In a whirl with island hopping
WITH the Isle of Belnahua behind my two friends and me, and further behind her the majestic cliffs at the south end of Mull, we set off for a spot of island hopping.
If I said we visited more than ten islands, you may think I was exaggerating, but double that to be closer to the mark.
From Jura to Fladda, and from Lunga to Arsa, we zig-zagged between them all on the ultimate wildlife experience.
Within a few hours, and thanks in no small part to the guys from Seafari who filled us in with all manner of interesting historical, nautical and cultural observations, I could have written a book, but let’s concentrate on the island of Scarba and amazing Corryvreckan whirlpool, the largest in Europe and third largest in the world.
Scarba, with a mountainous backbone the shape of a shark’s fin, is set between the whirlpool to its south and the notorious Grey Dog’s tidal race to its north.
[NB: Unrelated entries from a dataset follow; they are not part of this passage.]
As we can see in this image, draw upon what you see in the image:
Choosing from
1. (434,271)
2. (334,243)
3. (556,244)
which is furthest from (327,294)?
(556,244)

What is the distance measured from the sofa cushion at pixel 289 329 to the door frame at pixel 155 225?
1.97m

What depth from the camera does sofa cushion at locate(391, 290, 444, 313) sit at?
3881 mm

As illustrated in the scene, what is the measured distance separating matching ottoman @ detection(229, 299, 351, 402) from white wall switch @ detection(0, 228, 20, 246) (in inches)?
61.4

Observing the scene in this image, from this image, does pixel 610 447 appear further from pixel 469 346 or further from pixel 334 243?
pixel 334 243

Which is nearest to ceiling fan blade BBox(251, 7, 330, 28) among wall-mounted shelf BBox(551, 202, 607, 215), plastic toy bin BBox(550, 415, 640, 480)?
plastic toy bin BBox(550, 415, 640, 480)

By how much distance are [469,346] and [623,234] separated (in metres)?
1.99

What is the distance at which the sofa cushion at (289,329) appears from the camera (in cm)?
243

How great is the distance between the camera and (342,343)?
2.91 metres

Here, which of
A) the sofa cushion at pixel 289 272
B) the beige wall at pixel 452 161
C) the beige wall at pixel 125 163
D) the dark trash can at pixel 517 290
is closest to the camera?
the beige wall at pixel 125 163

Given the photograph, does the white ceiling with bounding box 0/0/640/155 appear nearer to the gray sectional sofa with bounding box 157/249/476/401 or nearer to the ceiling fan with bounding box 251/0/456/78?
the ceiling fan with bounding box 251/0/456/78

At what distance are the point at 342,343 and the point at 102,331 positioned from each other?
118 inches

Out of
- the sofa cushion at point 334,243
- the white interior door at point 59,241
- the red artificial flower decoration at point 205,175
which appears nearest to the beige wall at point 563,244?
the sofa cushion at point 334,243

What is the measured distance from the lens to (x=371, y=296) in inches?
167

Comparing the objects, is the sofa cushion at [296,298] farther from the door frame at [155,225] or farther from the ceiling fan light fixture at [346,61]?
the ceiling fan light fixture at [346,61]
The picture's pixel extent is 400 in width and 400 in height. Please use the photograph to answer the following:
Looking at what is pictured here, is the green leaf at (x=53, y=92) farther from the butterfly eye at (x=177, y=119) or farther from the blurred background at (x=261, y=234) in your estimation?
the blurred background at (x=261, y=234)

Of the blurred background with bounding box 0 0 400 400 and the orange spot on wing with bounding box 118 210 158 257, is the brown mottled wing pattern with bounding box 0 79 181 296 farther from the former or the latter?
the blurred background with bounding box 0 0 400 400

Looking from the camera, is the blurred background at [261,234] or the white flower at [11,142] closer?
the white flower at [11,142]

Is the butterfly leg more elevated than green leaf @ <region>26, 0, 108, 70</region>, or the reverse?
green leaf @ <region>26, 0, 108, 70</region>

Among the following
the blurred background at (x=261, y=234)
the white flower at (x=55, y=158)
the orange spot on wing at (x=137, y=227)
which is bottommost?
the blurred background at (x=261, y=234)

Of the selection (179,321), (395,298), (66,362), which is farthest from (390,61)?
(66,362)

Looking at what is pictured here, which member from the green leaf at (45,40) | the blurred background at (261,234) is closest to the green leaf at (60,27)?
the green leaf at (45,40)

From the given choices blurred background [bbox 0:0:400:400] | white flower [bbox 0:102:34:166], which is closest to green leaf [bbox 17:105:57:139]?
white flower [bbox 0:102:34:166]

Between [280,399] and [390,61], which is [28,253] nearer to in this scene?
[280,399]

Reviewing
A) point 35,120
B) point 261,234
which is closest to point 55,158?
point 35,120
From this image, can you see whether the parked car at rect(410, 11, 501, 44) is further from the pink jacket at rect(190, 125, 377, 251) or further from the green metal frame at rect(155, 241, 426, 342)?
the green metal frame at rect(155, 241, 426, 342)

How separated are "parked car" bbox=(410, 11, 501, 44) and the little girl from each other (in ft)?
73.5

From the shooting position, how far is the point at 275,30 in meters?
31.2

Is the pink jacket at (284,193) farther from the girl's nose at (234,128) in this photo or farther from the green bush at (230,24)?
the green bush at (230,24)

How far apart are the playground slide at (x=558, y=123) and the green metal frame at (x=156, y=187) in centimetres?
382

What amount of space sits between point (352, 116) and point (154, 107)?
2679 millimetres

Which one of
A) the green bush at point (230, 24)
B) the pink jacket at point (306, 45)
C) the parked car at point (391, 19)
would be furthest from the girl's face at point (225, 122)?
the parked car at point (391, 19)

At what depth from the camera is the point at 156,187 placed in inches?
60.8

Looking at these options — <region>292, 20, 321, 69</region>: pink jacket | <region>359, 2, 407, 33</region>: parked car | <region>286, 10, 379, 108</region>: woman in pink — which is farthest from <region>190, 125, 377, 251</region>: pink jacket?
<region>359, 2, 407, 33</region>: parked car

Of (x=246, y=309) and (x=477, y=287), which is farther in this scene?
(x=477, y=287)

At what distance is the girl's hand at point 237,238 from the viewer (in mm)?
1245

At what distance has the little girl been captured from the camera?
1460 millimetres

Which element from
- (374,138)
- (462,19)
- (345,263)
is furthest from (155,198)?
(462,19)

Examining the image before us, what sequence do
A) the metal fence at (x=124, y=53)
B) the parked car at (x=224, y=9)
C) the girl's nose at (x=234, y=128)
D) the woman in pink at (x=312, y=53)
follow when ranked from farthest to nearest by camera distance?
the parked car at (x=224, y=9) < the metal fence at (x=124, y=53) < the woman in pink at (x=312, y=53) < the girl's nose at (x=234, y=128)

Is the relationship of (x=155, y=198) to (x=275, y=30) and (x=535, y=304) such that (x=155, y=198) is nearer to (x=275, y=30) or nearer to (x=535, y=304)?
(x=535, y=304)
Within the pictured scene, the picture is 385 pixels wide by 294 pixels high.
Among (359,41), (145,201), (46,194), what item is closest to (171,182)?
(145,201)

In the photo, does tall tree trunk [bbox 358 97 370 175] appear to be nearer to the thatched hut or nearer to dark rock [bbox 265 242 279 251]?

Local legend tells of a Scandinavian prince, by the name of Breakan, who fell in love with a princess of these islands. Her father consented to the marriage on condition that Breakan showed his skill and courage by anchoring his boat for three days and three nights in Corryvreckan.
Breakan accepted the challenge and returned to Norway where he had three ropes made. One of hemp, one of wool and one of virgins’ hair, the latter believed to provide the strongest rope.
On the first day of the challenge the hemp rope parted, but they survived the night. On the second day the woollen rope parted but they survived again. On the last day they set the rope of hair, but a fierce gale broke the rope.
The boat was sucked under by the currents and a surviving crewman dragged the body of Breakan ashore – he was buried in a cave.
When the crewman finally made it home again and told of Breakan’s fate, one of the young Norwegian ladies was consumed with guilt, as she had not been honest – and it had been her hair which had weakened the rope!
While his crewmen were returning to Norway, Breakan’s loyal dog had managed to swim to land and ranged across Jura in search of his master, his huge paws throwing up the mountains as he went.
After leaping the whirlpool he created the hills on Scarba in the same fashion, before launching himself into the sea between Scarba and Lunga where he drowned.
Fortunately we skittered across with ease and were able to take close-up shots of Scarba’s red deer, obviously accustomed to Tango-coloured craft.
No one lives on Scarba these days, but in the past it was said to contain a very healthy and selfcontained population, one islander is reputed to have lived 140 years.
St Columba’s monks used it, and St Brendan of transatlantic crossing fame visited here.
Once through the ‘Dog’s’, I confess to a certain trepidation, as I had never traversed the Gulf of Corryvreckan.
When water flowing through the Gulf of Corryvreckan, especially on a spring tide, falls into a 219 metre hole before meeting a ‘Pinnacle’ of rock 30 metres from the surface, it is forced upwards, producing in some rare cases one large whirlpool, although more frequently it will produce many small ones and standing waves which can reach up to 15 feet in height. We were able to watch them forming as hundreds of seabirds including guillemots, razorbills, kittiwakes, gannets and puffins, took advantage of a naturally induced seafood-soup arising from the deep.
Wherever that kind of activity takes place, you are guaranteed cetaceans, and within five minutes we had sight of four porpoise.
Formerly classified by the Admiralty as unnavigable, these treacherous waters are nevertheless still sailed and swum by a few hardy adventurers. Writer George Orwell and his son were briefly shipwrecked south of the whirlpool when boating the gulf, and Orwell’s one-legged brother-in-law Bill Dunn was the first person to swim the gulf.
There was no chance of us attempting the feat!